НАБОР ЗАДАНИЙ »
1. Переведите на английский язык предложение из текста о хрущевках: «Только за этот год население столицы увеличилось на 220 тысяч.»
2. Напишите продолжение текста о хрущевках, начав сразу после его последнего предложения.

ТЕКСТ ДЛЯ ЧТЕНИЯ »
• • • • •

Хрущевки: куда приводят мечты и экономия

В народе говорили: Никита Сергеевич объединил уборную с ванной, но не успел объединить водопровод и канализацию, кухню и лестничную клетку, а главное — пол с потолком. Однако самое важное он все же сделал.

О том, чтобы обеспечить москвичей (а по их примеру и всех советских людей) более или менее терпимой жилплощадью, власти думали всегда. Особо остро эта необходимость возникла в 1932-м, когда на строительство метро потянулись рабочие руки со всего Союза. Только за этот год население столицы увеличилось на 220 тысяч. А построили для них 120 шестнадцатиквартирных бараков, то есть где-то на 100 тысяч человек.

И.Фролов / РИА Новости

В общем, квартирный вопрос портил москвичей с высокой скоростью, когда началась война. После нее без крова по всей стране (в основном на оккупированных и прифронтовых территориях) остались около 25 млн граждан. А те миллионы, что вернулись с победой, повидали, как живет пролетариат в угнетенной капиталом Европе. С учетом сложившейся напряженной ситуации необходимость решать жилищную проблему встала с новой, доселе невиданной силой.

Советская республика к тому моменту уже имела штучный опыт строительства из материала крупнее кирпича. И вот в 1952 году партия и правительство объявили конкурс на лучший фасад крупнопанельного дома. Свои работы представили лучшие архитекторы страны. Например, Андрей Буров, построивший перед самой войной крупноблочный «Ажурный дом-аккордеон» на Ленинградском проспекте столицы, предлагал возводить блочно-панельные башни. Кстати, в проекте дома на Ленинградке он предугадал грядущую беду захламленных балконов и закрыл их узорными бетонными решетками. Бюро И. В. Жолтовского, строившего в Москве всё — от первых павильонов ВСХВ до дома для работников НКВД, — предлагало крупнопанельное строительство с портиками, колоннадами, лепниной. Иван Владиславович вообще не мыслил городское пространство будущего без широких зеленых улиц с фонтанами, коваными оградами и скульптурами. Автор дома ЦИК и СНК на улице Серафимовича (Дом на набережной) Б. М. Иофан активно продвигал строения из пластика. На возражения, что в такую стену не вобьешь гвоздь, отвечал: будем бесплатно выдавать новоселам клей и пластмассовые крючки. Ни один из предложенных проектов не приняли, и постепенно брожение архитектурных умов стихло.

• • • • •

РАЗДЕЛ ДАННЫХ »
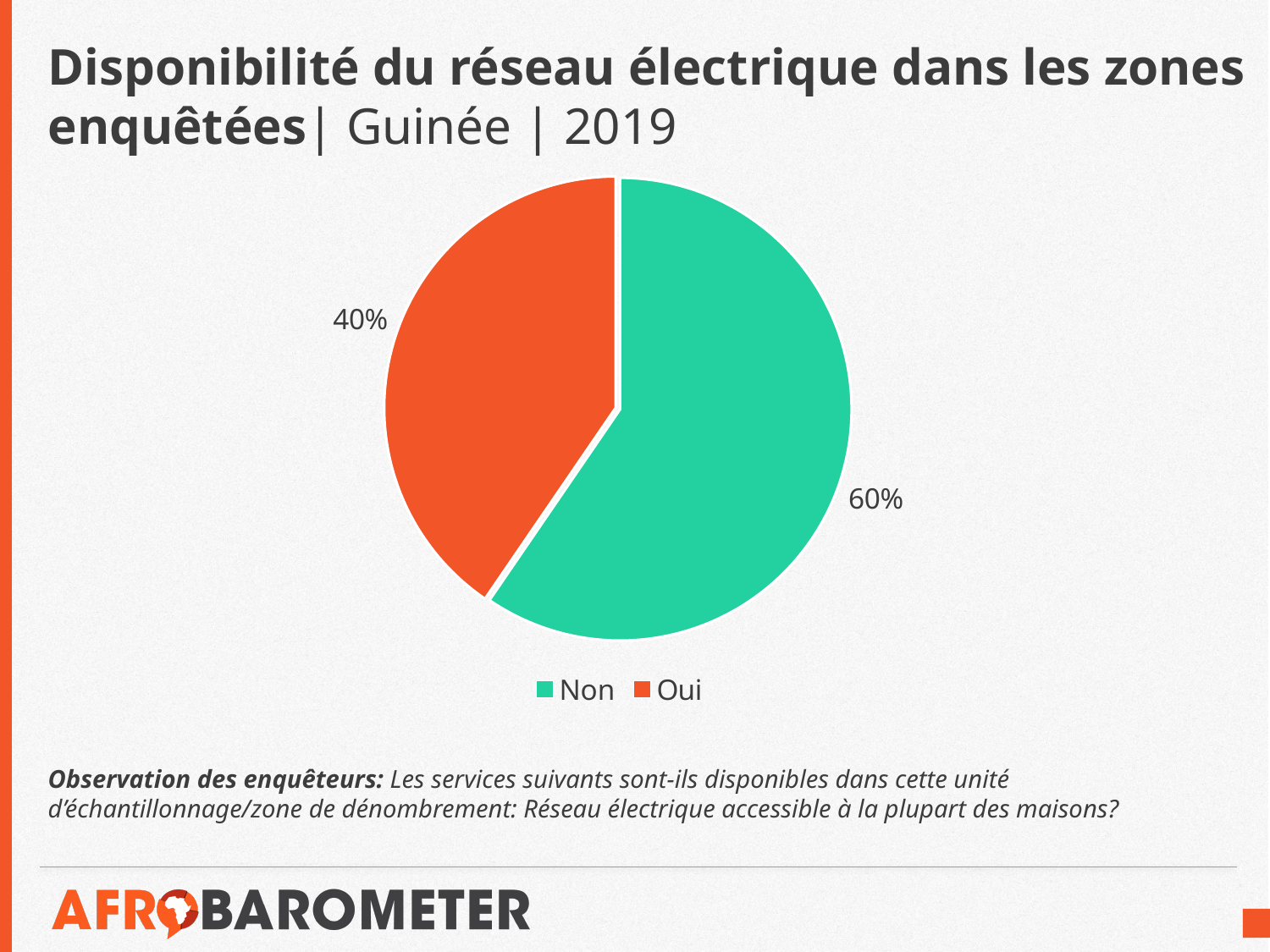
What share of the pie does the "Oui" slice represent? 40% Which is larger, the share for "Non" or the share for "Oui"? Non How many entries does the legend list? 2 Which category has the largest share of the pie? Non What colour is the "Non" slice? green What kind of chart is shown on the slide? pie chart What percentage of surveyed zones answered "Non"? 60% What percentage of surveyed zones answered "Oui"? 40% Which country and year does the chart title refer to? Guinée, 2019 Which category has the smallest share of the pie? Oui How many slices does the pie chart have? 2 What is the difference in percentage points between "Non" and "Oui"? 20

• • • • •

ОТВЕТЫ К ЗАДАНИЯМ »
1. In that year alone, the population of the capital grew by 220,000.

2.
Ажурный дом-аккордеон

Антон Денисов / РИА Новости

После смерти Сталина умы готовы были забурлить вновь с подачи Маленкова. Тот выдвинул немыслимую прежде идею: удовлетворить нужды населения во всем. Но его быстро сняли. Новый правитель — Хрущев — подошел к решению вопроса по-своему. Для начала он собрал Второе всесоюзное совещание строителей в Кремле и предельно ясно сформулировал свою мысль: строить проще и больше. Архитекторам здорово досталось: их обвинили в том, что они понимают свое ремесло как художественную деятельность, а не как средство удовлетворения потребностей советского человека, и тратят на свои выкрутасы народные средства. Отдельного внимания удостоились сталинские высотки, к ним применили самое страшное сравнение из всех, какие в те годы можно было представить:

«Вот шпиль построили, он похож теперь на церковь. Так? Силуэт такой, товарищи. <…> Вам нравится силуэт церкви? Я как-то, знаете, не хочу спорить с вашим вкусом. Но для жилья это не нужно. Ведь и Бог-то в церкви не живет, он для определенных целей пользуется этой церковью».

После этих слов генсека и постановления ЦК КПСС и СМ СССР «Об устранении излишеств в проектировании и строительстве» Л. М. Поляков, построивший гостиницу «Ленинградская» и «повесивший в ней люстру, как паникадило», был лишен Сталинской премии, которую 6 лет назад получил за этот проект. Премий, званий и должностей лишился не только он, уже начатые стройки «с излишествами» были заморожены или закрыты. Если же дом практически завершен, а внешняя отделка не закончена, то оставляли как есть: где-то лепнина, где-то голый кирпич. Такие дома стали называть «обдирные». С этого момента архитектура оказалась чуть ли не лженаукой, как генетика. Условия начали диктовать строители.

На ХХ съезде в 1956 году была принята новая директива: снизить стоимость строительства на 20 %, себестоимость новой квартиры должна быть сопоставима с себестоимостью комнаты в коммуналке, а желательно, стать еще дешевле. Проекты подобных квартир уже существовали в Европе. Над ними трудились такие светила, как Ле Корбюзье и Раймон Камю. В Советском Союзе этим вопросом активно занимался Лазарь Чериковер, один из авторов стадиона «Динамо».

Коллектив его единомышленников (учитывая опыт немецких и французских предшественников) рассчитал: для того чтобы умыться, мужчине хватит расстояния 50 см от раковины и 70 см в плоскости плеч. Женщине — на 5 см меньше по обоим параметрам. Чтобы вытереть спину растянутым полотенцем, достаточно 110 см. На кухне комфортный промежуток между плитой и рабочим столом — 90 см: чтобы один готовил, а другой аккуратно прошел у него за спиной, больше и не надо. Согнувшись в пояснице, протереть ванну можно в пределах 1 м, надеть обувь — довольно 85 см, пальто — 80 см. Залезть в антресоль всем телом и дотянуться до задней стенки удобно при размерах хранилища 60×80.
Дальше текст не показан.